Now Valerie’s putting her Powerpoint skills to good use for the tenants’ association.

“I make all the posters and leaflets for the social events we put on in the summer. We have summer parties with things for the kids, including an army display, a contortionist, a fire engine, a clown and a tombola!  I do all the posters and leaflets we put in shop windows and through people’s doors.  I love being able to choose which font to use and using colours to make them bright and eye-catching.  I can also keep track of every penny that comes in and out throughout the year using spreadsheets.  I’m even doing graphs to show how the finances work and make it simple to understand for everyone.  It’s great to know that I’m making a difference. Because of what I’ve learnt with UK online centres, I’m not just helping out, I’m bringing new ideas in too.”

Elizabeth’s computer skills are also coming along in leaps and bounds.

“My confidence has built up very quickly. My daughter had a laptop she wasn’t using so I plucked up the courage to switch it on and have a look around it.  That decided me: I needed my own laptop at home.  I went to have a look at them, and followed David’s advice not to buy one that was too expensive.  On the day I bought it, I took it home like a kid with a new toy. That very same evening, I set it up all by myself, just by following the instructions.  It was a brilliant feeling knowing I’d done it, and it meant I hadn’t had to pay anyone to come and do it for me.”

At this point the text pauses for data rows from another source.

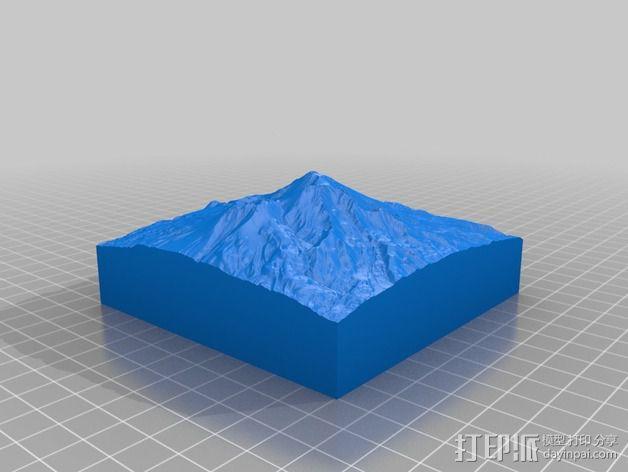 雪士达山  3D模型  图2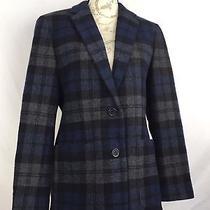 Ralph Lauren Lrl 100% Lambs Wool Plaid Checkered Womens Blazer Jacket Sz 6 Photo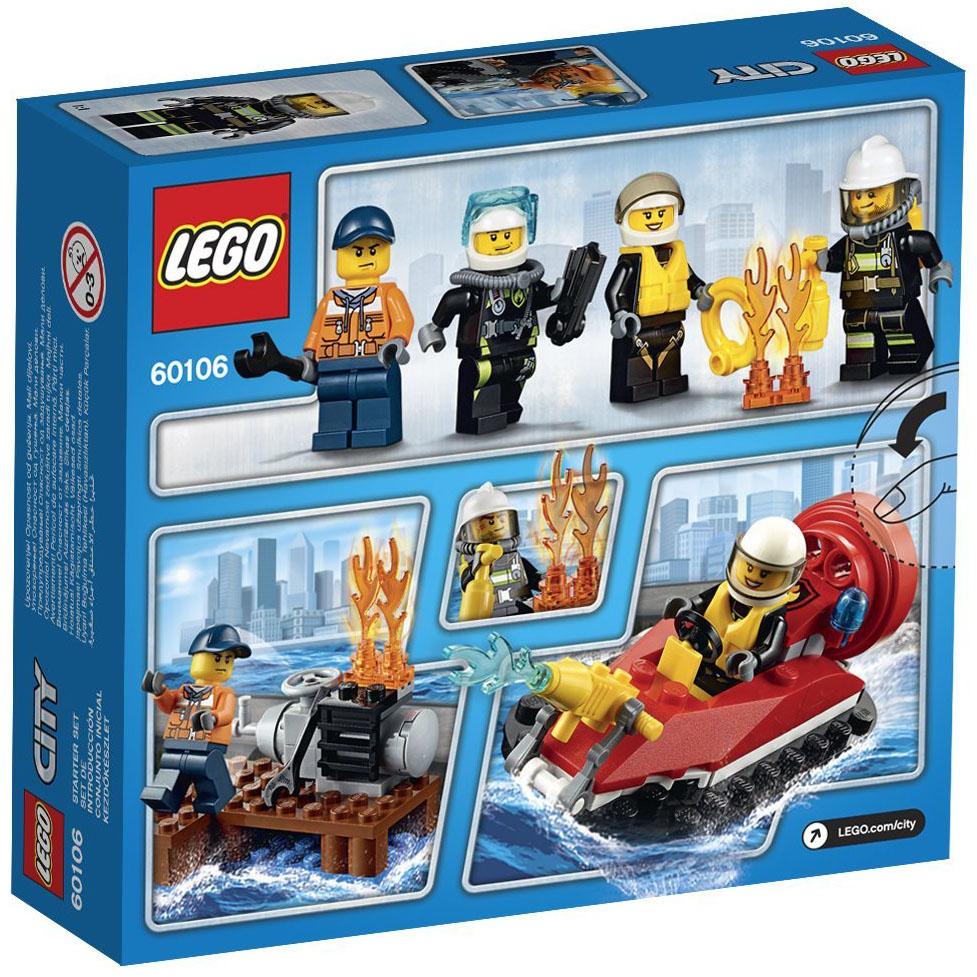 lego city 60106 pas cher ensemble de d marrage pompiers. Black Bedroom Furniture Sets. Home Design Ideas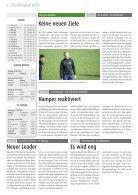 Ausgabe 17 / 2017/18 - Seite 6
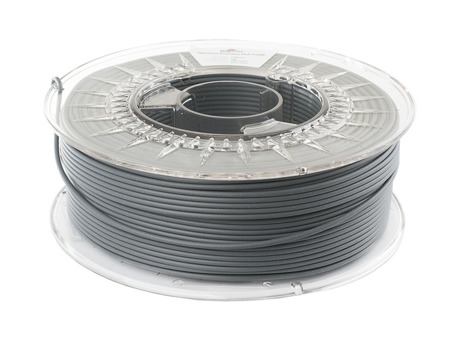 eng_pm_Filament-PLA-Tough-2-85mm-DARK-GREY-1kg-1165_1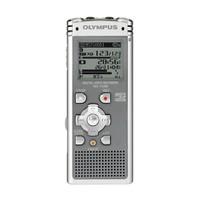 Olympus WS750M 4Gb Ses Kayıt Cihazı
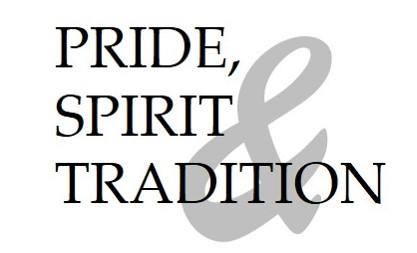 pridespirittradition.jpg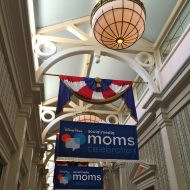 2016 Disney Social Media Moms Celebration Recap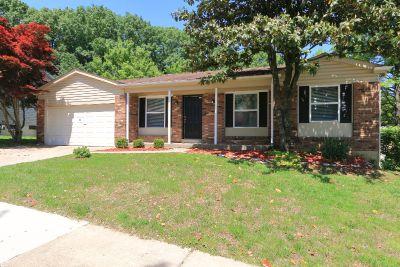 $1275 3 apartment in Florissant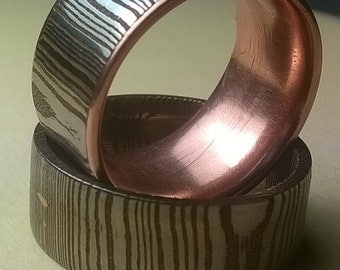 Laminate Damascus Steel Ring, Custom made, Mokume Gane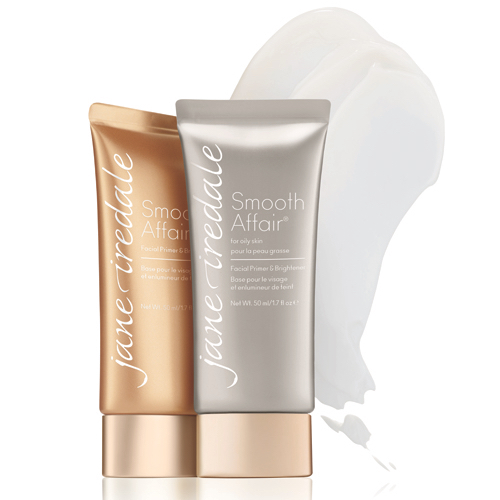 smooth affair facial primer brightener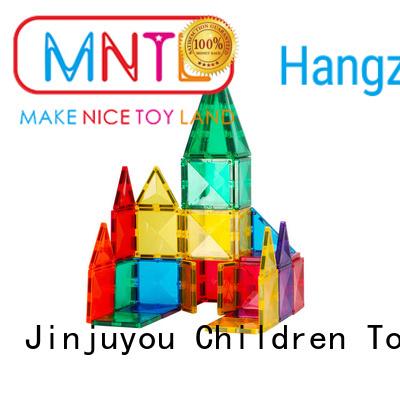 MNTL orange, Magnetic Building Tiles Best building block For kids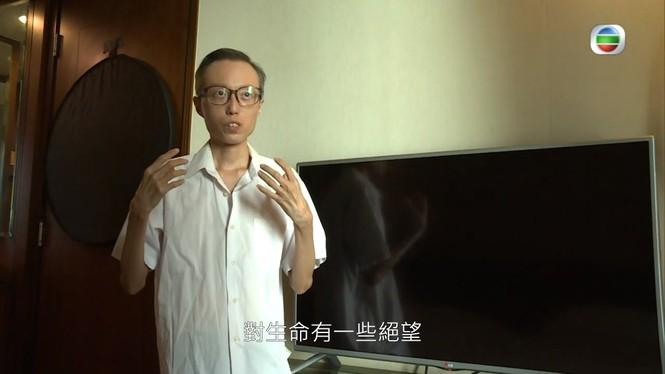 Nam diễn viên Hồng Kông sở hữu vòng eo 60 cm, chỉ nặng vỏn vẹn 40 kg - ảnh 2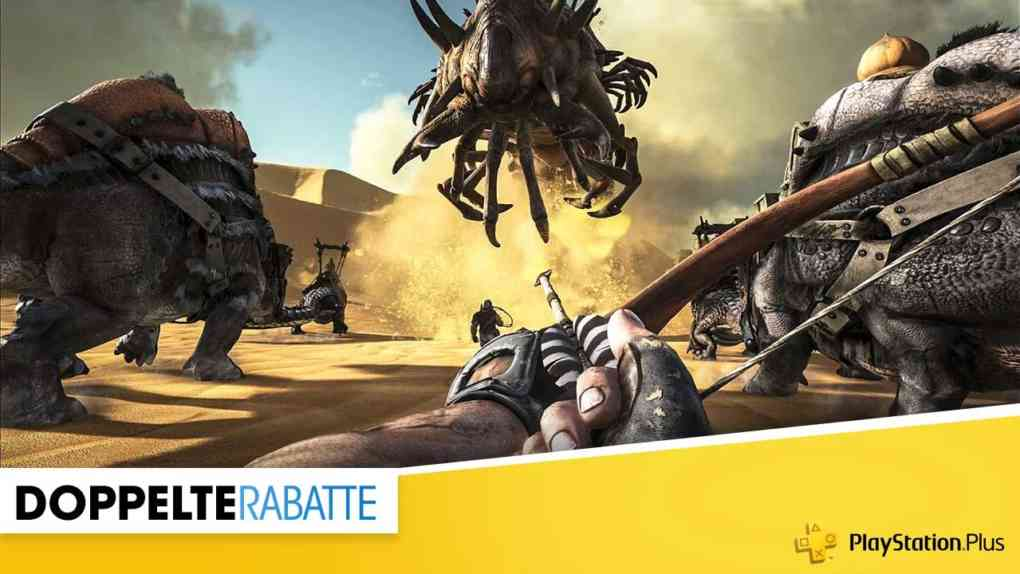 PlayStation Plus Doppelte Rabatte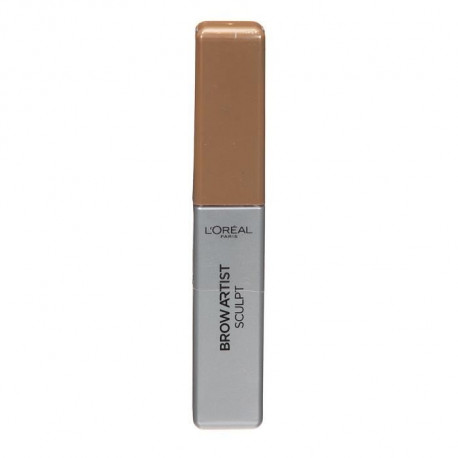 L'OREAL PARIS Mascara sourcil Blonde 01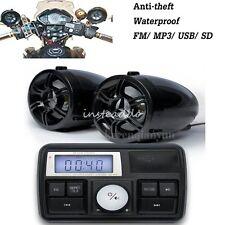 Motorcycle Motorbike Audio System USB SD FM Radio Stereo Amplifier Speaker MP3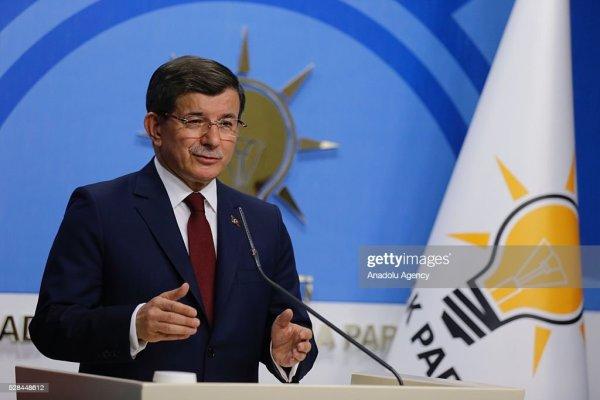 Turkish Prime Minister Ahmet Davutoglu Announces ...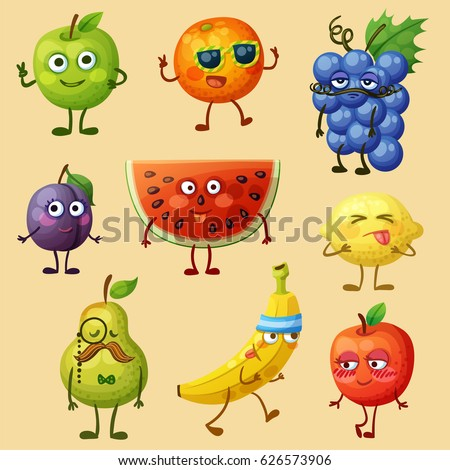 Funny fruit characters isolated on white background. Cheerful food emoji. Cartoon vector illustration: green pear, red apple, yellow banana, purple plum, orange, blue grape, watermelon, lemon, pear #626573906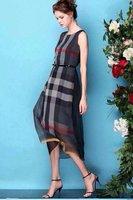 Free Shipping Women Dress Plaid Elegant Checked Cotton Long Sleeve Shirt
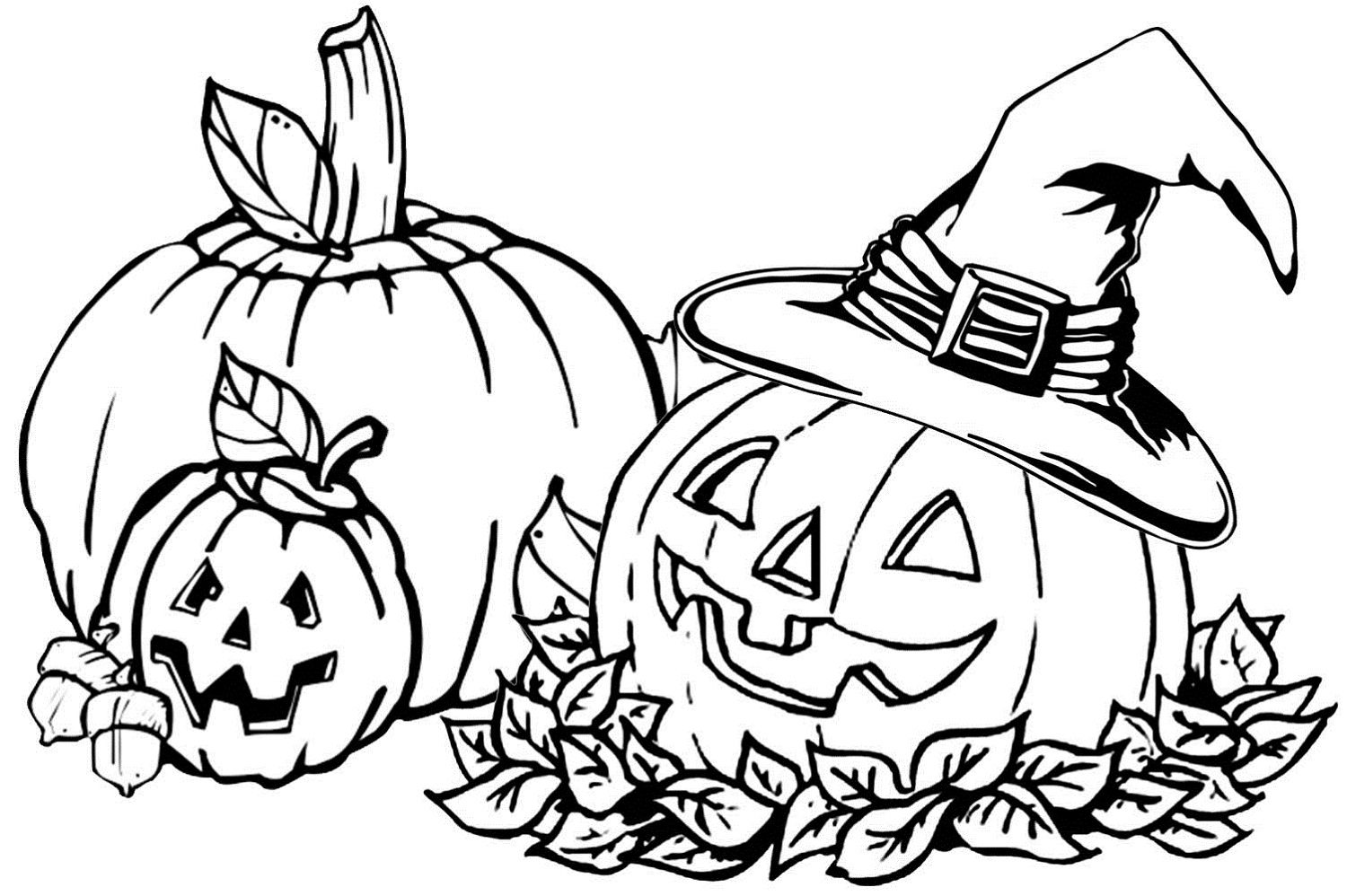 Autumn Coloring Pages Printable to Print 2f - Free For kids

Being online has given both sisters a new lease of life.

“Elizabeth and I didn’t have computers when we were at school. It’s so easy to say that it’s not for our generation if you’re older, but that’s rubbish!  It’s for everyone, and I’d heartily recommend everyone to give it a go.”

Elizabeth agrees.

“The more you do, the more you want to do and the faster and more efficient you become. Never mind age being a barrier – I’m just getting going!  Next, I’m going to be setting up my own website to sell my cards and cakes.  If it’s so easy to buy things online, selling them must be just as easy!  I can’t wait to find out.”